ASG Senate overhauls student organization funding system

(Daily file photo by Katie Pach)

ASG president Nehaarika Mulukutla speaks during an ASG Senate meeting. Mulukutla presented reforms to ASG’s funding process for student groups, which were unanimously passed by Senate.

Gabby Birenbaum, Assistant Campus Editor

Associated Student Government Senate unanimously voted to pass a finance committee code change Wednesday that will overhaul the way student groups are funded.

The code change, which was presented by ASG president Nehaarika Mulukutla, will eliminate A- and B-status funding designations. Instead, there will be a five-tiered system in which groups apply for funding by event. The changes will go into effect in Spring Quarter 2019.

Under the current system, student organizations are assigned to either A- or B-status and given funding for events based on that distinction.

Mulukutla, a Weinberg senior, said the new system will be more equitable and allow for mobility and growth. Vice president for B-status finances Shreyas Tallamraju said the reform will allow B-status clubs specifically to expand their events.

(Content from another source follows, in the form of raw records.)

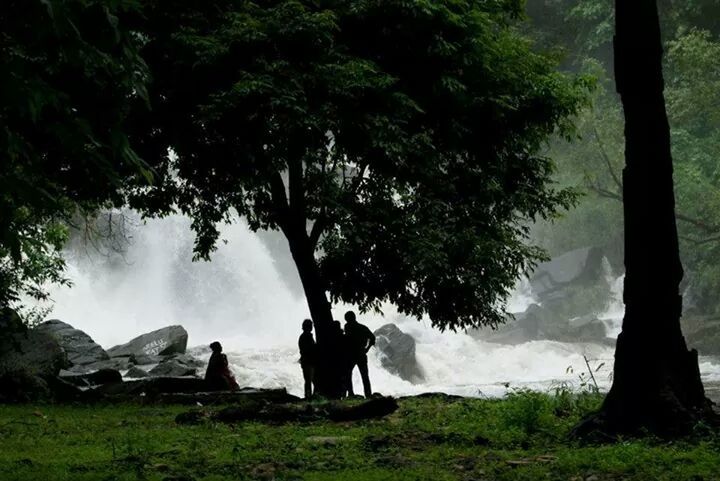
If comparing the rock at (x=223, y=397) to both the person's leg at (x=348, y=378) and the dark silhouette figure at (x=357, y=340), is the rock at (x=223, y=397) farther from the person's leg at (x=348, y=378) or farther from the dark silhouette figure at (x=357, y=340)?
the dark silhouette figure at (x=357, y=340)

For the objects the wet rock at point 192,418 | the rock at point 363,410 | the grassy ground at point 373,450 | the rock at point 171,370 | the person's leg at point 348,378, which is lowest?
the grassy ground at point 373,450

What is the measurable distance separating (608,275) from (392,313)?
12.6 metres

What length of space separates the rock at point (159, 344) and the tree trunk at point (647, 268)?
2213 cm

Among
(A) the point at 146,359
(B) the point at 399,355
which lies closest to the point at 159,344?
(A) the point at 146,359

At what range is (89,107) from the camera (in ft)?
41.2

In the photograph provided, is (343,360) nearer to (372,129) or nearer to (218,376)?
(218,376)

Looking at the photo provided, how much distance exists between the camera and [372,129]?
13.7m

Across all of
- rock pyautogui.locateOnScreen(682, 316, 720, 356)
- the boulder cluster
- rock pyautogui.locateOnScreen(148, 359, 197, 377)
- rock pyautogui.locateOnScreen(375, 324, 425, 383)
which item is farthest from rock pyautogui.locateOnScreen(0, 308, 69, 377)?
rock pyautogui.locateOnScreen(682, 316, 720, 356)

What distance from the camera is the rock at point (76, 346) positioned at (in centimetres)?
2589

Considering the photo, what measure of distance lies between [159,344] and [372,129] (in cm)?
1842

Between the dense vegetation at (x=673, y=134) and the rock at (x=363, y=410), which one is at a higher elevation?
the dense vegetation at (x=673, y=134)

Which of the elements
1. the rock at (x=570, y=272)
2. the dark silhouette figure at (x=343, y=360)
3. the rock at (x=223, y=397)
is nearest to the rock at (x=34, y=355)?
the rock at (x=223, y=397)

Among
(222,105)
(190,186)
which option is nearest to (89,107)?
(222,105)

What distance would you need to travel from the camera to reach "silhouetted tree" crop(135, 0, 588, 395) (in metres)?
13.4
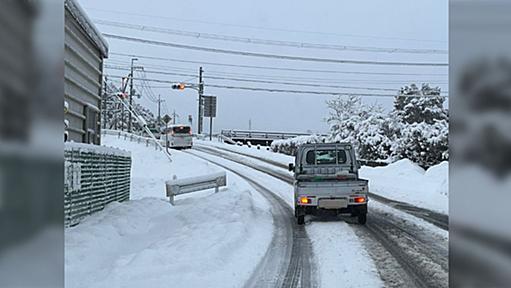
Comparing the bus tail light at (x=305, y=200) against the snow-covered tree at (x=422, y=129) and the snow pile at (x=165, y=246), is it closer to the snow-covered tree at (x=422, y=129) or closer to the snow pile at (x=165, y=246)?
the snow pile at (x=165, y=246)

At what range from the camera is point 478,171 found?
1906 mm

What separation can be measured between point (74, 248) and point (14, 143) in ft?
16.6

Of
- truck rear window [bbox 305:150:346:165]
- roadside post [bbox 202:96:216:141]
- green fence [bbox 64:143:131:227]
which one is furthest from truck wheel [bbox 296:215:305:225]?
roadside post [bbox 202:96:216:141]

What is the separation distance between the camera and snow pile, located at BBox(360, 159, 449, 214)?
15.4 metres

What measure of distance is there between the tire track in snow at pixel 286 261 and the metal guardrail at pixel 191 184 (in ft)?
11.4

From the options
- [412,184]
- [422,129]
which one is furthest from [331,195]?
[422,129]

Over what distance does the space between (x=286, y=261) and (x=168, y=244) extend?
2.00 meters

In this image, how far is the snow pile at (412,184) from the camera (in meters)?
15.4

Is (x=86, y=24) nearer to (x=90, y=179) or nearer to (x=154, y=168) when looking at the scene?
(x=90, y=179)

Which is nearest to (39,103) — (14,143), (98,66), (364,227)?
(14,143)

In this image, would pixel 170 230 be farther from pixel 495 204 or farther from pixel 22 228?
pixel 495 204

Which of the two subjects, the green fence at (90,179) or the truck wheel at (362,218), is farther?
the truck wheel at (362,218)

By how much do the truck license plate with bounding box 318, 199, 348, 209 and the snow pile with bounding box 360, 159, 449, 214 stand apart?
3.67 m

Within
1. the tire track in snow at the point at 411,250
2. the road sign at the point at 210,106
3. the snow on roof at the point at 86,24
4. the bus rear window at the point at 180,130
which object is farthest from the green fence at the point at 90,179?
the road sign at the point at 210,106
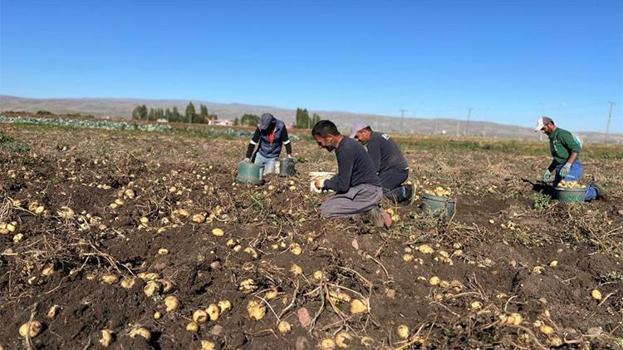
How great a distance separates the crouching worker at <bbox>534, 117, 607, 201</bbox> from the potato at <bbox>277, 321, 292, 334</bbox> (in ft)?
19.1

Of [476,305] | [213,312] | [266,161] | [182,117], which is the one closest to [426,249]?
[476,305]

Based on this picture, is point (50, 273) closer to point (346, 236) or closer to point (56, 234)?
point (56, 234)

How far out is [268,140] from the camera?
8.08 meters

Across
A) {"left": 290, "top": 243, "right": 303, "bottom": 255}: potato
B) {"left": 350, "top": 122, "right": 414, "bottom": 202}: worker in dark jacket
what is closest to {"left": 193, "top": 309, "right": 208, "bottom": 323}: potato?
{"left": 290, "top": 243, "right": 303, "bottom": 255}: potato

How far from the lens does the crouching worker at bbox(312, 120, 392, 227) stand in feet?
15.7

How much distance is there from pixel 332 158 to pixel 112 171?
7.79 meters

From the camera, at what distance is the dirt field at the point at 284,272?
3078 mm

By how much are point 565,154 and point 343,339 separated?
6.08 metres

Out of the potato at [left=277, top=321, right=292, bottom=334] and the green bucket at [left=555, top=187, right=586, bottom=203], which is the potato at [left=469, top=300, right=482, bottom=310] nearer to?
the potato at [left=277, top=321, right=292, bottom=334]

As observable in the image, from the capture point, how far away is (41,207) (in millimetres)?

“A lot of my groups have a lot of trouble with getting the funding that they need,” the Weinberg sophomore told The Daily. “This new system that’s events-based, specifically, will just kind of remove the barrier that a group has between getting barely any funding and then suddenly have access to a lot more funding.”

Under the new system, Mulukutla said there will be a singular finance committee that clubs will apply to for each event. The new vice president for finances will place each event request in a tier, ranging from Tier 1, which funds events that cost $10,000 or more, to Tier 5, for events that are under $500. Tier placement will be based on how much funding an event has typically received or, if it’s a new event, what students anticipate the costs will be.

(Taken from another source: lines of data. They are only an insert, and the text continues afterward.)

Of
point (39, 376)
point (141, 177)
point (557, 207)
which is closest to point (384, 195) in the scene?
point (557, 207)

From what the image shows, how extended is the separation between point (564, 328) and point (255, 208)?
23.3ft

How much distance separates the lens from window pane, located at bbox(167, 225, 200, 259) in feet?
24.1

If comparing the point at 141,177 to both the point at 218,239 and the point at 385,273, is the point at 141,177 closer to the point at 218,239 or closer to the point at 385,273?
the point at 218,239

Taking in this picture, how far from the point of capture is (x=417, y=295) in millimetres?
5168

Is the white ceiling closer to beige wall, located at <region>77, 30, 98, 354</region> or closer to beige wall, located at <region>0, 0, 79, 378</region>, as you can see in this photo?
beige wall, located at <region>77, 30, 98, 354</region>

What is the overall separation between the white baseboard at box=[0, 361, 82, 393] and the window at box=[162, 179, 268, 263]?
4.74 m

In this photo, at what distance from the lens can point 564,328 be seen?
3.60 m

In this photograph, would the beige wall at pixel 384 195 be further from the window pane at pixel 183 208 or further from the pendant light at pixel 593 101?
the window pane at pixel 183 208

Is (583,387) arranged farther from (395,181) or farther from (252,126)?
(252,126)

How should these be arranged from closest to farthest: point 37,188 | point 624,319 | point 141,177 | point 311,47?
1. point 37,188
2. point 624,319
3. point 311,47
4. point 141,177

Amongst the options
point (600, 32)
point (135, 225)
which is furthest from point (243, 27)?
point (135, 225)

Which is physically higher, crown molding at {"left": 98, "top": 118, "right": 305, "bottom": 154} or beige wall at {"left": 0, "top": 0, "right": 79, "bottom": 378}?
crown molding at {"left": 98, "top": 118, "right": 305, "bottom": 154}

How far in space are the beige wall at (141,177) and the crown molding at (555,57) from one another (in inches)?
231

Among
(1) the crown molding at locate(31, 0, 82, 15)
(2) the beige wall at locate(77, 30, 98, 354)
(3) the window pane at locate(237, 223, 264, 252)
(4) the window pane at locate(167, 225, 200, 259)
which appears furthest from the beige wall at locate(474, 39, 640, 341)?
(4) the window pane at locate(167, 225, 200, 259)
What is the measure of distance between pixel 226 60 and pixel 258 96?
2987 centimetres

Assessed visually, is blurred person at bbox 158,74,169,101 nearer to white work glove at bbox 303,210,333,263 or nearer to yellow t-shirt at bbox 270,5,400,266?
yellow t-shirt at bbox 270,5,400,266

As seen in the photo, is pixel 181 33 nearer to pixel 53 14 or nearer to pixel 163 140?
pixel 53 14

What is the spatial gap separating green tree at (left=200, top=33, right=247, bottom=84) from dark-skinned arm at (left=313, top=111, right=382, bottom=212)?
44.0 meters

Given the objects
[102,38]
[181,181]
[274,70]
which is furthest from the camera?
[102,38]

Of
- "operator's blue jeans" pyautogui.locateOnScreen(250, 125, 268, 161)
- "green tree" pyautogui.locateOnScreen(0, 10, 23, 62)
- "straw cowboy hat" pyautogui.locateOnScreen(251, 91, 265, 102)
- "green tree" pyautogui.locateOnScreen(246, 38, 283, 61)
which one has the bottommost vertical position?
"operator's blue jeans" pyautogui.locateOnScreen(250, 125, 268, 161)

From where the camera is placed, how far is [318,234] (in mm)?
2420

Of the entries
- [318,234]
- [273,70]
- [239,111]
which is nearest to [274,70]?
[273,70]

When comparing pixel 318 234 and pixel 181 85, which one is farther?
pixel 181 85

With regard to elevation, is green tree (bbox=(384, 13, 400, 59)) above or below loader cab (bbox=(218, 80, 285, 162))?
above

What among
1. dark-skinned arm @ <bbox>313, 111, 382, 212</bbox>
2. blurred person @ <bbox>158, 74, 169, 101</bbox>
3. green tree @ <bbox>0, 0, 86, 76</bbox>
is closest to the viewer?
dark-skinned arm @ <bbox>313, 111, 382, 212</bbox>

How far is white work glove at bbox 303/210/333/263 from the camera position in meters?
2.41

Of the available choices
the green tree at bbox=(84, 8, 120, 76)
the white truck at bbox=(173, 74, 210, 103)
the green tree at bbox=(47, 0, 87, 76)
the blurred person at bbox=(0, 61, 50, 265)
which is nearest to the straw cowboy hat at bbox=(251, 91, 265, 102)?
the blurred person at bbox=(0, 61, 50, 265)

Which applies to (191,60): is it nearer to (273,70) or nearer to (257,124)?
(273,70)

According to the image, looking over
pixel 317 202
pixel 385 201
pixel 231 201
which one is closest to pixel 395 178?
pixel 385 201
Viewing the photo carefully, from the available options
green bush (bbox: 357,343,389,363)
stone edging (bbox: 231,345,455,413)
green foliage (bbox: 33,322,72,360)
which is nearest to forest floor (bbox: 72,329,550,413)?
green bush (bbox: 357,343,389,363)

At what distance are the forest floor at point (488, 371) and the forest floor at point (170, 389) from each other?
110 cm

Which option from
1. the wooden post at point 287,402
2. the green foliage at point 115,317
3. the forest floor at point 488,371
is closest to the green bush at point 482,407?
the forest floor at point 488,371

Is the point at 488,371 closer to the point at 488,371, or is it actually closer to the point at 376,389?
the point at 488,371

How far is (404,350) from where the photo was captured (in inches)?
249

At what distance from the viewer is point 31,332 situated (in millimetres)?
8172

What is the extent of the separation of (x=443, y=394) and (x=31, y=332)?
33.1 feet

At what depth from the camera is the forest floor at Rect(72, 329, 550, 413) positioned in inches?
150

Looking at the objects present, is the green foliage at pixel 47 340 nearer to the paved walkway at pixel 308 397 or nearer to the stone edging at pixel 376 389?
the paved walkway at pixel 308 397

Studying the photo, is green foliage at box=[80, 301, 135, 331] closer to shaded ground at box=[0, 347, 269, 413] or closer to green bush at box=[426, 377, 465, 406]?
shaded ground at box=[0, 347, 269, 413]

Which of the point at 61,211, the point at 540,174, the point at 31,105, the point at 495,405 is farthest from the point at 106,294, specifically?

From there, events can grow through a “progressive percentage increase” in which less costly tiers allow for larger funding increases from year to year, Mulukutla said. The previous maximum yearly increase was 3 percent, she said. Events will also be able to easily move tiers, Mulukutla said, because they can grow organically through percentage increases in funding.

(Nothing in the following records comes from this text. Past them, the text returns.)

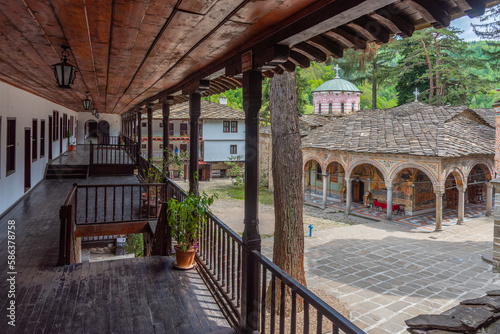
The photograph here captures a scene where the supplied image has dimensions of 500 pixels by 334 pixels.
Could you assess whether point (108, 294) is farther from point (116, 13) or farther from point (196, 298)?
point (116, 13)

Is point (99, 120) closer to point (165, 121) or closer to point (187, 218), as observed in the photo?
point (165, 121)

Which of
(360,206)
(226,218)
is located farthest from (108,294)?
(360,206)

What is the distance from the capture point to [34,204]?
27.9ft

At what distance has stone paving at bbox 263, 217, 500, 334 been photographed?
324 inches

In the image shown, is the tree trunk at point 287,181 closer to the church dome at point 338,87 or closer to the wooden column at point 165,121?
the wooden column at point 165,121

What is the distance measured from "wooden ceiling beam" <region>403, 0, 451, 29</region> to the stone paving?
266 inches

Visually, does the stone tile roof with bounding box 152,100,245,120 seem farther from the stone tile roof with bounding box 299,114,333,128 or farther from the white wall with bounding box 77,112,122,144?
the stone tile roof with bounding box 299,114,333,128

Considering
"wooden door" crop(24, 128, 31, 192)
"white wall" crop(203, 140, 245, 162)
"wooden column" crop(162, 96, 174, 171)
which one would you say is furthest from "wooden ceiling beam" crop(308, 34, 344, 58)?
"white wall" crop(203, 140, 245, 162)

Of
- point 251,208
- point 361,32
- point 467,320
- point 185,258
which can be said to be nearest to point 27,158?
point 185,258

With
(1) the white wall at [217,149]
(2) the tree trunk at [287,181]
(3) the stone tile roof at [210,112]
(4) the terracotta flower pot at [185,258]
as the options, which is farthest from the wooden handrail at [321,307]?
(1) the white wall at [217,149]

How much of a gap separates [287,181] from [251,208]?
187 inches

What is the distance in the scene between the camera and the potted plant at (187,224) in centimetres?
449

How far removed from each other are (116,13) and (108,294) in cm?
305

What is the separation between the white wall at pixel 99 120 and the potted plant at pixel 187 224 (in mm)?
23735
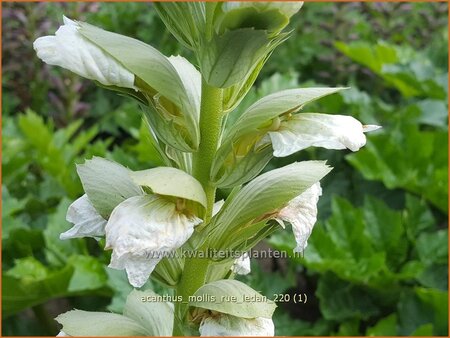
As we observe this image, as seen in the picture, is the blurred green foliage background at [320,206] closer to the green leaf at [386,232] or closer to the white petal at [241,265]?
the green leaf at [386,232]

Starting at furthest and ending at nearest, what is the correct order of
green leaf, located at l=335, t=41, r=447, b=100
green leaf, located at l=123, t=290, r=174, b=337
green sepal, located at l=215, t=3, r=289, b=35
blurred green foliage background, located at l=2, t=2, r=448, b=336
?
green leaf, located at l=335, t=41, r=447, b=100, blurred green foliage background, located at l=2, t=2, r=448, b=336, green leaf, located at l=123, t=290, r=174, b=337, green sepal, located at l=215, t=3, r=289, b=35

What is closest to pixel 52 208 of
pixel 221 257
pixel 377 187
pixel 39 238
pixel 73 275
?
pixel 39 238

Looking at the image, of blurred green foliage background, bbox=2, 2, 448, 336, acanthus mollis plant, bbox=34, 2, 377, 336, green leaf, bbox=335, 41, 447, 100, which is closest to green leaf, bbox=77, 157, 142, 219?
acanthus mollis plant, bbox=34, 2, 377, 336

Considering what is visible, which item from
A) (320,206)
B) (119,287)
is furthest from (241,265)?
(320,206)

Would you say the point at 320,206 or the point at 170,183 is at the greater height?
the point at 320,206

At the April 4 Senate, Mulukutla said the new system was necessary because the current structure is flawed.

“The system that stands is inherently unequal and complex,” she said.

In addition, Mulukutla said ASG will create an Innovation Fund — a separate pool that exists to potentially fund new events or recurring events in need of a funding increase.

Vice president for A-status finances Isabel Dobbel said under the previous system, 95 percent of the approximately $1.5 million collected by the Student Activities Resources Committee went to A-status groups, while the majority of student organizations had to split the other 5 percent. Dobbel, a SESP sophomore, said though large events can still get increases sizable enough to grow, small events will be able to grow more quickly than in the past.

Dobbel said financial reform has been a goal of the past six administrations.

“(In) the past six months, we’ve been building this up and just been putting in different proposals of what it could look like,” Dobbel told The Daily. “I’m just very grateful that we were able to work on it, but it’s been a long process.”

Senate also elected McCormick sophomore Pedro Orellana to the Wild Ideas committee. Adam Downing and Henry Molnar were sworn in as speaker of the Senate and parliamentarian, respectively.